Obama’s Orders Aim to Spot Wage Disparity and Eliminate the Pay Gap

Since 1965 it’s been illegal to pay women less than men for doing the same work. Yet the pay gap persists. On Tuesday, President Obama is scheduled to sign two executive actions to try to cut down the enduring disparity by making it easier to spot where pay may be unequal. Lack of information is “one of the biggest reasons that wage discrimination has been difficult to identify and enforce against,” says labor economist Marc Bendick.

Bendick, part of a nonpartisan expert panel on wage discrimination assembled by the National Academy of Sciences, says even though Obama’s orders will only directly affect employees of federal contractors, the changes amount to more than just tinkering around the edges. Because so many people work for contractors, “you’re talking about immediately covering about 23 percent of the workforce,” he says. The impact could be broader, because rules for federal contractors often create an “echo effect” over entire industries. (Congressional action would be required to make the changes universal.)

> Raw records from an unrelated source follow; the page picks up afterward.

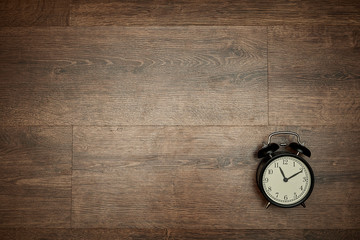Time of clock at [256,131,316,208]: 11:10
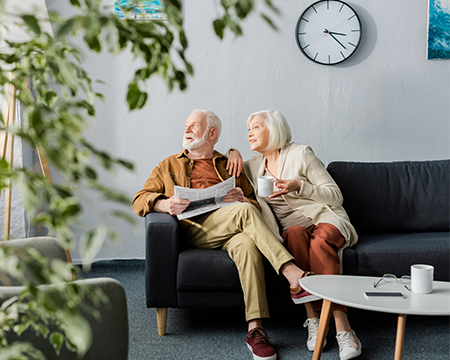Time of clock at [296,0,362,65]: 3:22
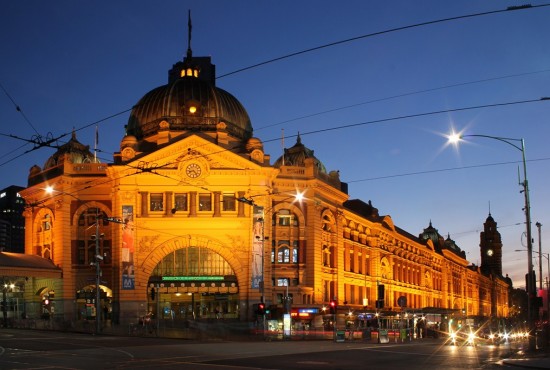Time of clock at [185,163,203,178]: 8:23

The two executive actions target well-known obstacles to identifying wage disparity. The first would prohibit employers from retaliating against workers for violating so-called gag rules that prevent them from discussing their pay with one another. “You hear the same anecdote over and over,” Bendick says, “that some woman, by accident, finds out what a male peer is making and is shocked.” He says letting employees share their wages one-on-one will allow workers to discover whether they’re possibly being shortchanged. Complaints about retaliation are the largest and fastest-growing category of claims filed with the Equal Employment Opportunity Commission, according to Bendick, “so specifically going at the issue of retaliation is highly responsive to the nature of discrimination.”

The second action, technically an executive memo, would direct the Department of Labor to make rules requiring federal contractors to report how much they pay workers of different races and gender. Currently the EEOC collects demographic data on an employer’s workforce, split into nine specific job categories, but the commission doesn’t require reporting of workers’ salaries. Bendick says that’s a relic of the 1960s, when the reporting laws were first enacted to prevent discrimination that blocked women and minorities from working in certain fields at all. Some types of jobs continue to be gender- or race-imbalanced, but pay disparity has become a more prominent issue, he says.

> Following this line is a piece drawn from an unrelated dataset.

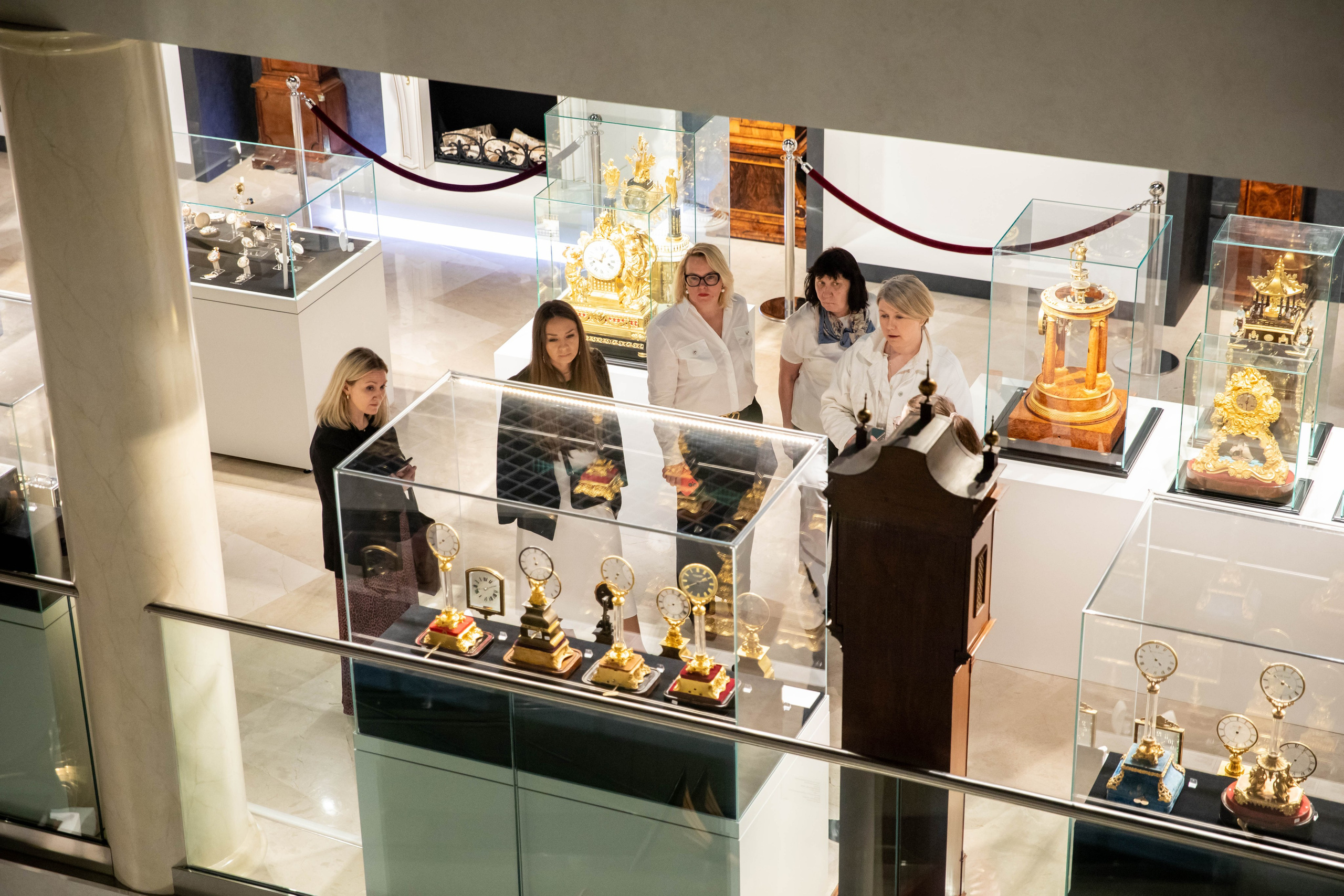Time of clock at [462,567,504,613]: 8:09
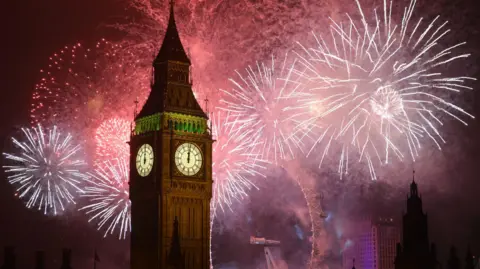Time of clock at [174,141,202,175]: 12:01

Employers have resisted efforts to report wage data in the past, saying the process would be burdensome. Bendick says the National Academy of Sciences panel found that wouldn’t be the case, because employers already are required to track workers by demographics, and payroll processing firms have found that they could easily update their systems to produce the reports. For example, a similar effort to collect wage data in New Mexico faced few complaints. Nevertheless, Bendick believes the new executive order could help further negate the counterargument. “Starting with federal contractors will demonstrate, among other things, that the administrative burdens are practically zero,” he says.

One big question hangs over all of this, Bendick says: Why would more data collection require an executive action? The Department of Labor already started the rule-making process on the topic in 2011, but it never actually proposed the rules. During the 2012 election, despite a so-so record on equal pay, Obama campaigned on the issue, enlisting Lilly Ledbetter to join him on the campaign trail. With the 2014 midterm elections around the corner, the president is reviving the topic once again. Ledbetter is scheduled to join the president at Tuesday’s signing ceremony.